Instructions to follow: Please rewrite these rows unchanged, except change every "teal blurred area" to "blue-green blurred area".

Exercise material:
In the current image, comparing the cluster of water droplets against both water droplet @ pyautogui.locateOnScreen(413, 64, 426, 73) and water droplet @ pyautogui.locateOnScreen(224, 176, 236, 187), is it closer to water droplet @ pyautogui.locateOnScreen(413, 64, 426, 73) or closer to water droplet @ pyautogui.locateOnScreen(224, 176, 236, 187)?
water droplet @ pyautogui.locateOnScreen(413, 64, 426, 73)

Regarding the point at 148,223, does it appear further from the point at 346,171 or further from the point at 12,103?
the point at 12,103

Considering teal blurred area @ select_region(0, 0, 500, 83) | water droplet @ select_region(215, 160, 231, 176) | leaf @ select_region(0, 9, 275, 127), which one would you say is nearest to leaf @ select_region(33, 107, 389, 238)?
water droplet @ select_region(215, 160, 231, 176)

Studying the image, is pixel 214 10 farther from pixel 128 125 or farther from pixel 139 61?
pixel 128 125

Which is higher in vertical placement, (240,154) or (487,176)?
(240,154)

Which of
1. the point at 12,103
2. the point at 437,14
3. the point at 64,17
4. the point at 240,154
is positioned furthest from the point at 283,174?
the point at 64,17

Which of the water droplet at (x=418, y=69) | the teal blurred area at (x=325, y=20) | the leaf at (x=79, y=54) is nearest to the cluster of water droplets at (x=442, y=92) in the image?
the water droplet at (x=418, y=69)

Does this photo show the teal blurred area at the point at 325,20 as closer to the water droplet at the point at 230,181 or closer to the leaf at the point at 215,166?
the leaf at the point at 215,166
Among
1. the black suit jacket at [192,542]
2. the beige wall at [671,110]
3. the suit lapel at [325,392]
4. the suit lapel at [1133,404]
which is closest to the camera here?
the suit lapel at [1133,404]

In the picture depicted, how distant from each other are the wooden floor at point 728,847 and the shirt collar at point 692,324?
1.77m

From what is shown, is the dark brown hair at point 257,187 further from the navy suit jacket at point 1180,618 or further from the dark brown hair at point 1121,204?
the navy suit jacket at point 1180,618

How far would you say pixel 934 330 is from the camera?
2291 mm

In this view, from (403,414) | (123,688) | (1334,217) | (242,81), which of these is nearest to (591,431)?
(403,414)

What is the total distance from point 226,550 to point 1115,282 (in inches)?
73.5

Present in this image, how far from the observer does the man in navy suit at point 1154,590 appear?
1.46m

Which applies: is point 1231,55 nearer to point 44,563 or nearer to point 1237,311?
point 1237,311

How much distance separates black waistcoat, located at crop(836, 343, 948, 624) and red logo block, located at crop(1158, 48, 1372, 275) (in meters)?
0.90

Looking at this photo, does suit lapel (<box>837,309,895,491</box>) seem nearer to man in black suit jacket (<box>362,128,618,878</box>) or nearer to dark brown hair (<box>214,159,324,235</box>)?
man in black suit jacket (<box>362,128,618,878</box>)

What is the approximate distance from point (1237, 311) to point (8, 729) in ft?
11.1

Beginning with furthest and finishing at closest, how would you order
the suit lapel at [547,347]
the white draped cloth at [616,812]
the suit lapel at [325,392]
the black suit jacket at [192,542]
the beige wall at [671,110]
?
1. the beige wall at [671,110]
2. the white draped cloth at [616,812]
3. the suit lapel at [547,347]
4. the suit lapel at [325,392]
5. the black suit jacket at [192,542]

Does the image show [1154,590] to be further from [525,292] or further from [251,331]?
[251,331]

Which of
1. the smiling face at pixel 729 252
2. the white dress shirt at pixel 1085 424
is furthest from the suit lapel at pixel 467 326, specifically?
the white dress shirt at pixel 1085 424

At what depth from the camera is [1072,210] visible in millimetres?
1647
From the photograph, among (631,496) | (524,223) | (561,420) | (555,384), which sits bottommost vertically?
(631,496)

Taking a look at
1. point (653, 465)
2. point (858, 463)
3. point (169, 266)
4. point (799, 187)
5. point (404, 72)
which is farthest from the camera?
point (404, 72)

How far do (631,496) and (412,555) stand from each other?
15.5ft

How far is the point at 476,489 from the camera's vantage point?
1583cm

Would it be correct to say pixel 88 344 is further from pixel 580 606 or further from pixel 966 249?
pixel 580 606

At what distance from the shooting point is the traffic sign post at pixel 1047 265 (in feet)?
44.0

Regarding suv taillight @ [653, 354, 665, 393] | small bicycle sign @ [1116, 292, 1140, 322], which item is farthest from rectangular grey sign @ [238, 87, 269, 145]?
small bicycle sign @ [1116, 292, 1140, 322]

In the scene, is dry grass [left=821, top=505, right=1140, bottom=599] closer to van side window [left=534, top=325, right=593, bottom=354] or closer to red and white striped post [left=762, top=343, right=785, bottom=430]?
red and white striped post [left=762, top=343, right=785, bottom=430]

Result of the task:
In the current image, comparing the cluster of water droplets against both water droplet @ pyautogui.locateOnScreen(413, 64, 426, 73) and water droplet @ pyautogui.locateOnScreen(224, 176, 236, 187), is it closer to water droplet @ pyautogui.locateOnScreen(413, 64, 426, 73) or closer to water droplet @ pyautogui.locateOnScreen(224, 176, 236, 187)?
water droplet @ pyautogui.locateOnScreen(413, 64, 426, 73)

Regarding the point at 148,223, does it appear further from the point at 346,171 or further from the point at 12,103?
the point at 12,103

Considering blue-green blurred area @ select_region(0, 0, 500, 83) | water droplet @ select_region(215, 160, 231, 176) | leaf @ select_region(0, 9, 275, 127), which one would you say is nearest to leaf @ select_region(33, 107, 389, 238)?
water droplet @ select_region(215, 160, 231, 176)

Studying the image, is pixel 214 10 farther from pixel 128 125 or farther from pixel 139 61?
pixel 128 125

Which is higher in vertical placement, (240,154) or (487,176)?
(240,154)

Which of
1. the point at 12,103
2. the point at 437,14
3. the point at 64,17
4. the point at 240,154
is positioned furthest from the point at 283,174?
the point at 64,17

Which of the water droplet at (x=418, y=69) | the blue-green blurred area at (x=325, y=20) | the leaf at (x=79, y=54) is nearest to the cluster of water droplets at (x=442, y=92) in the image?
the water droplet at (x=418, y=69)

Does this photo show the blue-green blurred area at the point at 325,20 as closer to the water droplet at the point at 230,181 or closer to the leaf at the point at 215,166?
the leaf at the point at 215,166
Among
1. the black suit jacket at [192,542]
2. the beige wall at [671,110]
3. the suit lapel at [325,392]
4. the suit lapel at [1133,404]
which is closest to the camera here?
the suit lapel at [1133,404]

In the picture depicted, how distant from each other are the wooden floor at point 728,847 and the shirt collar at point 692,324?
1.77m

From what is shown, is the dark brown hair at point 257,187 further from the navy suit jacket at point 1180,618 or further from the dark brown hair at point 1121,204?
the navy suit jacket at point 1180,618

How far would you say pixel 934 330 is from the camera?
2291 mm

In this view, from (403,414) | (123,688) | (1334,217) | (242,81), which of these is nearest to (591,431)?
(403,414)

What is the total distance from point 226,550 to point 1115,282 (in inches)?
73.5

Present in this image, how far from the observer does the man in navy suit at point 1154,590 appear?
1.46m

Which applies: is point 1231,55 nearer to point 44,563 or nearer to point 1237,311?
point 1237,311

How much distance separates black waistcoat, located at crop(836, 343, 948, 624) and red logo block, located at crop(1158, 48, 1372, 275) (in meters)?
0.90

Looking at this photo, does suit lapel (<box>837,309,895,491</box>) seem nearer to man in black suit jacket (<box>362,128,618,878</box>) or nearer to dark brown hair (<box>214,159,324,235</box>)?
man in black suit jacket (<box>362,128,618,878</box>)

What is the approximate distance from point (1237, 311) to point (8, 729) in ft?
11.1

Beginning with furthest and finishing at closest, how would you order
the suit lapel at [547,347]
the white draped cloth at [616,812]
the suit lapel at [325,392]
the black suit jacket at [192,542]
the beige wall at [671,110]
?
1. the beige wall at [671,110]
2. the white draped cloth at [616,812]
3. the suit lapel at [547,347]
4. the suit lapel at [325,392]
5. the black suit jacket at [192,542]

Does the image show [1154,590] to be further from [525,292] or further from [251,331]?
[251,331]

Which of
1. the smiling face at pixel 729 252
2. the white dress shirt at pixel 1085 424
is furthest from the suit lapel at pixel 467 326, specifically?
the white dress shirt at pixel 1085 424

At what depth from the camera is [1072,210] visible in millimetres?
1647
From the photograph, among (631,496) | (524,223) | (561,420) | (555,384), which sits bottommost vertically?
(631,496)

Taking a look at
1. point (653, 465)
2. point (858, 463)
3. point (169, 266)
4. point (799, 187)
5. point (404, 72)
which is farthest from the camera?
point (404, 72)

How far do (631,496) and (412,555) stand from each other?
15.5ft

How far is the point at 476,489 from the camera's vantage point?
1583cm

Would it be correct to say pixel 88 344 is further from pixel 580 606 or further from pixel 966 249?
pixel 580 606

At what distance from the shooting point is the traffic sign post at pixel 1047 265 (in feet)?
44.0

Regarding suv taillight @ [653, 354, 665, 393] | small bicycle sign @ [1116, 292, 1140, 322], which item is farthest from rectangular grey sign @ [238, 87, 269, 145]?
small bicycle sign @ [1116, 292, 1140, 322]

In the scene, is dry grass [left=821, top=505, right=1140, bottom=599] closer to van side window [left=534, top=325, right=593, bottom=354] or closer to red and white striped post [left=762, top=343, right=785, bottom=430]?
red and white striped post [left=762, top=343, right=785, bottom=430]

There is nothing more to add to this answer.